- June 26, 2018
- Thomas Zellmann, Product Evangelist
Today, many people still scan their documents to image files such as TIFF, JPEGs, PNG and/or BMP. If you do the same, that means you’re creating a picture of your document that has nothing more to offer other than a visual representation. It’s not searchable. It’s not accessible. And it’s got a lot of disadvantages.
Sometimes scanning this way results in different image files, giving you a zoo of multiple formats for your scanned documents, which is a big disadvantage.
Another disadvantage is lack of metadata. Yes, there are options for putting some proprietary metadata into TIFF files, but not in JPEG. That’s why people end up having both JPEG and TIFF files in a multipage format for scanned documents.
Last but not the least disadvantage is that these “documents” are zero percent accessible. All in all, this is an unacceptable outcome. What is acceptable is PDF. Here’s why.
PDF is based on ISO 32000, the big standard that has everything included
According to the International Organization for Standardization, ISO 32000 “specifies a digital form for representing electronic documents to enable users to exchange and view electronic documents independent of the environment in which they were created or the environment in which they are viewed or printed.”
PDF can provide lossless compression
For black and white documents, PDF can provide lossless compression that gives you no difference in what you see onscreen or the number of pixels. Compare it to your scanned page and you can see the quality. You don’t see a difference by design.
PDF layers render your documents perfectly
If you’ve scanned your documents to black and white, you can convert them to PDF and make them searchable and make them smaller. Or reduce your overall archive size in color documents. And you can still save several gigabytes or petabytes.

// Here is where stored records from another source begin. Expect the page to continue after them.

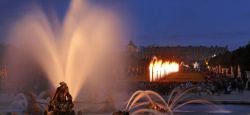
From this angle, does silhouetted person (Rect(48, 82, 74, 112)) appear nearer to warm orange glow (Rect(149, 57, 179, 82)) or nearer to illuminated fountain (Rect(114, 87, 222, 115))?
illuminated fountain (Rect(114, 87, 222, 115))

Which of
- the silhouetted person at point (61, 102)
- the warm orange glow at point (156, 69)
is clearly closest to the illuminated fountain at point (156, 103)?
the silhouetted person at point (61, 102)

Sometimes, little things can make it difficult to scan documents. Take marketing collateral for example. It typically consists of characters of written text that are sometimes black and white and sometimes in color. And often, there are images like the company logo that has color and text embedded together.

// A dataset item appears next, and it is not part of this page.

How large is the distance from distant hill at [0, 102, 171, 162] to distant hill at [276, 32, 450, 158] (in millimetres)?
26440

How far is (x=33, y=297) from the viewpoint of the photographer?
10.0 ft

There’s just not a single compression scheme that allows you to make this document small and keep the text in the perfect shape. With PDF, you can use layering to segment this image into sorted content that then can be addressed layer by layer with the best applicable compression schema. It might be JPEG or it might even be the TIFF Group 4. All are available in PDF.
But the layers are sorted in other than the big example where JPEG would fail on the text part or make it really big or the TIFF would fail on the image part. We do a segmentation on those layers and sort it out. The background layer is just an image part of it, which can be compressed with JPEG or JPEG 2000. The middle layer is the black-and-white-text extract. The foreground layer just contains the color of what the text had before. These all get layered on top of each other that are rendered automatically in every PDF reader to represent the documents perfectly. Meanwhile, the layers can be compressed tremendously because they are sorted for specialized compression schema that’s all in PDF.

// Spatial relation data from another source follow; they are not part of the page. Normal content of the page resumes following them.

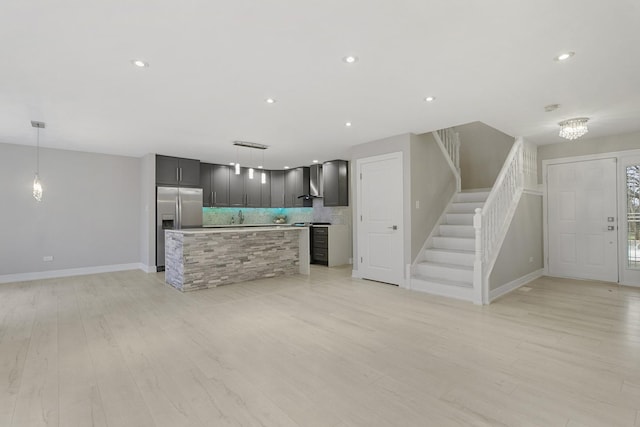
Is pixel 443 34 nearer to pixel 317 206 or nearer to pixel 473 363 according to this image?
pixel 473 363

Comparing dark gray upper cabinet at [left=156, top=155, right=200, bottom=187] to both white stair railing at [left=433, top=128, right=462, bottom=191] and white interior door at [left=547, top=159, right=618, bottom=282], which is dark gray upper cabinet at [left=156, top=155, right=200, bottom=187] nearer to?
white stair railing at [left=433, top=128, right=462, bottom=191]

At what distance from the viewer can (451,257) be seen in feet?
Result: 16.3

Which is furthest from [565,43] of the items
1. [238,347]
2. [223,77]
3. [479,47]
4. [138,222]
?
[138,222]

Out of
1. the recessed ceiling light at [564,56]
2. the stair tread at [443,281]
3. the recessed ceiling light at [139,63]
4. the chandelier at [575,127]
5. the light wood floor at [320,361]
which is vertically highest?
the recessed ceiling light at [139,63]

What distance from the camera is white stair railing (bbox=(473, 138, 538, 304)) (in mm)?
4184

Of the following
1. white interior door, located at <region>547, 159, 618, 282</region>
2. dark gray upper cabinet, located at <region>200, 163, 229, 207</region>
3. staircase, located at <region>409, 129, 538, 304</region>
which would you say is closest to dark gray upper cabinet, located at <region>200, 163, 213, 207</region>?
dark gray upper cabinet, located at <region>200, 163, 229, 207</region>

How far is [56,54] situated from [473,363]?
171 inches

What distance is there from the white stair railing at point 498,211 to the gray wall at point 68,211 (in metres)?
7.06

PDF is easily made accessible
Most governments have laws that require electronic information that’s developed or purchased to be accessible by vision- and hearing-impaired people. Many businesses and private organizations have adopted these policies too.
How do you ensure you’re creating an accessible PDF? Follow these best practices.
So, there’s no need to scan black and white again. You can scan to PDF while retaining full color information. It’s perfect quality and even smaller than the TIFF representation of the same document. And it’s easy to ensure your PDF files are accessible.